My adversary advanced towards me, half prancing, with his hands high, his elbows out, his face red, and his straw jerking about like a steam-engine. It might be showy form, I thought, but from the very little I knew of boxing it was not good. And the closer we approached the more convinced of this I was, and the more hope I seemed to have of coming out of the affair creditably.

Now, reader, whoever you are, before I go further I ask you to remember that I am recording in this book not what I ought to have done, but what I did do.
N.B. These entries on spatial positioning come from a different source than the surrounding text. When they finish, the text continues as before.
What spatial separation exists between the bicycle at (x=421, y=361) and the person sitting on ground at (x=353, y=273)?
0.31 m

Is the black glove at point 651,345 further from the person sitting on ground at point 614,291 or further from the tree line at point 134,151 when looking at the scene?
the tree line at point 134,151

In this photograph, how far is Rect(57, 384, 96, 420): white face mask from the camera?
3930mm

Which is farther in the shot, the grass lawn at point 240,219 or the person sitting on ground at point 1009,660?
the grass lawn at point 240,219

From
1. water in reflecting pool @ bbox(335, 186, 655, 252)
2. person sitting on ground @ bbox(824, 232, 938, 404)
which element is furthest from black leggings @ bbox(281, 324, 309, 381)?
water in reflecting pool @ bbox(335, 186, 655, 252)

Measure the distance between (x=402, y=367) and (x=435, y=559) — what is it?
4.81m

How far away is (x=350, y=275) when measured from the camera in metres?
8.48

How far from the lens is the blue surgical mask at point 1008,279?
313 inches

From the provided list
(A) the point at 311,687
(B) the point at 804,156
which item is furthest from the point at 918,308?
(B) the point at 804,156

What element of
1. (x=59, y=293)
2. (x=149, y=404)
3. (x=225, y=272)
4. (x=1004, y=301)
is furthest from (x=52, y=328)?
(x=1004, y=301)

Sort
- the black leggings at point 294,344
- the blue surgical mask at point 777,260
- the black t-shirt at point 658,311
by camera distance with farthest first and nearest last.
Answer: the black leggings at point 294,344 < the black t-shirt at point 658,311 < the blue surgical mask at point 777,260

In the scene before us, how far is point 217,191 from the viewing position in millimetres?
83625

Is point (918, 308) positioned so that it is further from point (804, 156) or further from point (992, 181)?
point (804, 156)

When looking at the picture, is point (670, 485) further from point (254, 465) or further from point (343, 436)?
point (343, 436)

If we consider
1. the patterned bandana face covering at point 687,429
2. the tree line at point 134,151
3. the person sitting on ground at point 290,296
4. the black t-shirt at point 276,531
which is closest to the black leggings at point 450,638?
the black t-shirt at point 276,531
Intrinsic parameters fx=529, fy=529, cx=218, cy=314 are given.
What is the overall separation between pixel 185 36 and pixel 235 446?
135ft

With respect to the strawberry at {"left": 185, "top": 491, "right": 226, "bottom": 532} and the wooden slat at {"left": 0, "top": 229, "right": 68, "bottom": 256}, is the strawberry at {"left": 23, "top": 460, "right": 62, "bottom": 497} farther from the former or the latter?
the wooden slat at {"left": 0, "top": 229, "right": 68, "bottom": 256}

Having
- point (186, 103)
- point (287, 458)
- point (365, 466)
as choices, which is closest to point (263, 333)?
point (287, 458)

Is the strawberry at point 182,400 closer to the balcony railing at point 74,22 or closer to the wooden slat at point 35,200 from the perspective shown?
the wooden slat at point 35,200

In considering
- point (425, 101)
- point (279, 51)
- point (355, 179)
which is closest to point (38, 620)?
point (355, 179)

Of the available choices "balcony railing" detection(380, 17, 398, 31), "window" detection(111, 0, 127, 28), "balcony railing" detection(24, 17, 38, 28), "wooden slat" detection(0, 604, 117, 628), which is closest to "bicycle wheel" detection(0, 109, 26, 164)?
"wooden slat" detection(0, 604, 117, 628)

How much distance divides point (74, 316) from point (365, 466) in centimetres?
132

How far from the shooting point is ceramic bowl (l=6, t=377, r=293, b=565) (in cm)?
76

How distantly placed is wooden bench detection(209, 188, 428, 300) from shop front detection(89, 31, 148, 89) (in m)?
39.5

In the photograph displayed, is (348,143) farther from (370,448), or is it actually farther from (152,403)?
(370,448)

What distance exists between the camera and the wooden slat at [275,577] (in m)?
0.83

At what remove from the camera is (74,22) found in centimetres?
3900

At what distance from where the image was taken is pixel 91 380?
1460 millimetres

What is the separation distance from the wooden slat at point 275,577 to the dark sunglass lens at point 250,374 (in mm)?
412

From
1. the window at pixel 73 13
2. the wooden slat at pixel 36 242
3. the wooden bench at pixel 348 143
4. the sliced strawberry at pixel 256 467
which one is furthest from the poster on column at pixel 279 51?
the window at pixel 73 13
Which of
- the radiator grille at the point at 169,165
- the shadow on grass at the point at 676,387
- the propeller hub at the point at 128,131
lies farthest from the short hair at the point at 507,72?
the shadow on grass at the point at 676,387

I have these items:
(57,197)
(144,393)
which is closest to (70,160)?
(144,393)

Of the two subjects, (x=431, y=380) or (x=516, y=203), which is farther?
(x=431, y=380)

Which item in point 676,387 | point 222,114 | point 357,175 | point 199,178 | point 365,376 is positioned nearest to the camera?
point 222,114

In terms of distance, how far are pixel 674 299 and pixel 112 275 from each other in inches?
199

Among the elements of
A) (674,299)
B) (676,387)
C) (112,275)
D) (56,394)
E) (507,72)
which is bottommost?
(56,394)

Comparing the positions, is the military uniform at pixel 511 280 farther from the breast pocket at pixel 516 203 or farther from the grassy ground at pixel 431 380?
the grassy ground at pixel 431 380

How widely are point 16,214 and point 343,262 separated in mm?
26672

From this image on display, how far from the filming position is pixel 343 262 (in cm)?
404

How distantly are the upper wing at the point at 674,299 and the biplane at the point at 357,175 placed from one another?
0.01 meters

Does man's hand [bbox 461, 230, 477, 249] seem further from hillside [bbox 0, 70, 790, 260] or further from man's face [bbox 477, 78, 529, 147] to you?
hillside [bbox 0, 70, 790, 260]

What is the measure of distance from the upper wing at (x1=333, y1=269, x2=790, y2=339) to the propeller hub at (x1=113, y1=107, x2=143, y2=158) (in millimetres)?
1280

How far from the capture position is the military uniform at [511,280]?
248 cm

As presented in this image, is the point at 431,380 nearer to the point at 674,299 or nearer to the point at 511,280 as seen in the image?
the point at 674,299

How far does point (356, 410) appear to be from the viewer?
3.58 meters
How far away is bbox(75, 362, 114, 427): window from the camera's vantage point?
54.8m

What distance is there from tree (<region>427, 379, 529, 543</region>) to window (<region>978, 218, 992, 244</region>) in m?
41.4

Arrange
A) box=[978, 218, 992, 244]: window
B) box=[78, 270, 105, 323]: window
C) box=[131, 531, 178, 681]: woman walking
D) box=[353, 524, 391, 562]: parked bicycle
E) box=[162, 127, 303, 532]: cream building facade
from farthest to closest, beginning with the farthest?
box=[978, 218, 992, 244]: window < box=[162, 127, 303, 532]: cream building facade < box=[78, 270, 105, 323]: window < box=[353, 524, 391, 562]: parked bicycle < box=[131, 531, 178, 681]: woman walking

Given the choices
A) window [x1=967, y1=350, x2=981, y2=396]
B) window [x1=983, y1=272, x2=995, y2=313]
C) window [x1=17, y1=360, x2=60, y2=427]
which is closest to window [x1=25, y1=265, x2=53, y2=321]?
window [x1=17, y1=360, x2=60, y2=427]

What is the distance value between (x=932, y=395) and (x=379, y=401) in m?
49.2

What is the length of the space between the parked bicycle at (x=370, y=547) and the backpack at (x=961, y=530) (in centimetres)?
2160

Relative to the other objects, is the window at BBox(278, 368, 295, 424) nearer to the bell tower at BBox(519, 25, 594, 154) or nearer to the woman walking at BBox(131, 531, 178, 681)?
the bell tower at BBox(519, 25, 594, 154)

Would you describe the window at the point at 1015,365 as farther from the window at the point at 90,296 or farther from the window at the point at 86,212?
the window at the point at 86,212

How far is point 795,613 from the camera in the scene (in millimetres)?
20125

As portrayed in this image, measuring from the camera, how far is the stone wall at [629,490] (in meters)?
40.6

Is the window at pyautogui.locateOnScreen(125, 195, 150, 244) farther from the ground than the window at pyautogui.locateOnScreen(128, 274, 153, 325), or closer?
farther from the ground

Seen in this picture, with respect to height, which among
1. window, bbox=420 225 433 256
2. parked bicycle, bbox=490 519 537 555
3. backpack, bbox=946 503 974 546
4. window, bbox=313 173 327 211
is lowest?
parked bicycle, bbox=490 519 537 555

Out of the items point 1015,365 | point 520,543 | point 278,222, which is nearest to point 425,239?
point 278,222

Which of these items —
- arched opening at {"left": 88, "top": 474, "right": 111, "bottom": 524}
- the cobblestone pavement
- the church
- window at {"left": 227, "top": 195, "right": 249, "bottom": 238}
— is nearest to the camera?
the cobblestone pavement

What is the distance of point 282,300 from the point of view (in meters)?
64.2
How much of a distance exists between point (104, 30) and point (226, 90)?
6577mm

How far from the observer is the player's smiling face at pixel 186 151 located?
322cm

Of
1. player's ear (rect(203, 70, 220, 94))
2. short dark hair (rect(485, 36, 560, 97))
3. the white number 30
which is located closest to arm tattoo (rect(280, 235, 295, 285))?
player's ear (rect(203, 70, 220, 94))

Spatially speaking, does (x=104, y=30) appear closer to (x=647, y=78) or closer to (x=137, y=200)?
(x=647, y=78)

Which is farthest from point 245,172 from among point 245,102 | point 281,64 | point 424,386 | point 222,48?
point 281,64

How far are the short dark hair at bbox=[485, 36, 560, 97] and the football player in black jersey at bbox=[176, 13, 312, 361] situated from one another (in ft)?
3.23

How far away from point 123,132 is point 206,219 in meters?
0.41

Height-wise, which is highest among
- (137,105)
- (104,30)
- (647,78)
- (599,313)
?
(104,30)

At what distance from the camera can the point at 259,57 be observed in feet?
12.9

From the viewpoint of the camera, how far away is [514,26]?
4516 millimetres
You will very likely have your own opinions as to what I should have done under the circumstances. You may think that I should, at all costs, have declined to fight; you may think I should have summoned the police; you may think I should have stood with my hands behind my back till my face was the size of a football, and about the same colour; or you may think I was right in standing up to hit my man, and doing all I knew to demolish him. Do not let me embarrass your judgment; my duty just now is merely to tell you what did happen.

As I expected, Whipcord’s idea seemed to be to knock me out of time at the very beginning of the encounter, and therefore during the first round I found it needed all my efforts to frustrate this little design, without attempting on my part to take the offensive.

As it was, I did not altogether succeed, for, Whipcord being taller than I, I could not help coming in for one or two downward blows, which, however, thanks to my hard head, seemed more formidable to the spectators than they really were.

“Not half bad,” was Flanagan’s encouraging comment when in due time I retired to his side for a short breathing space. “I never thought you’d be so well up to him. Are you much damaged?”

“No,” said I.

“Well, you’d best play steady this next round too,” said my second. “He can’t hold out long with his elbows that height. If you like you can have a quiet shot or two at his breastplate, just to get your hand in for the next round.”

This advice I, now quite warmed up to the emergency, adopted.

Whipcord returned to his sledge-hammer tactics, and as carelessly as ever, too; for more than once I got in under his guard, and once, amid terrific plaudits, got “home”—so Flanagan called it—on his chin, in a manner which, I flattered myself, fairly astonished him.

“Now then, Whip, what are you thinking about?” cried the Field-Marshal; “you aren’t going to let the young ’un lick you, surely?”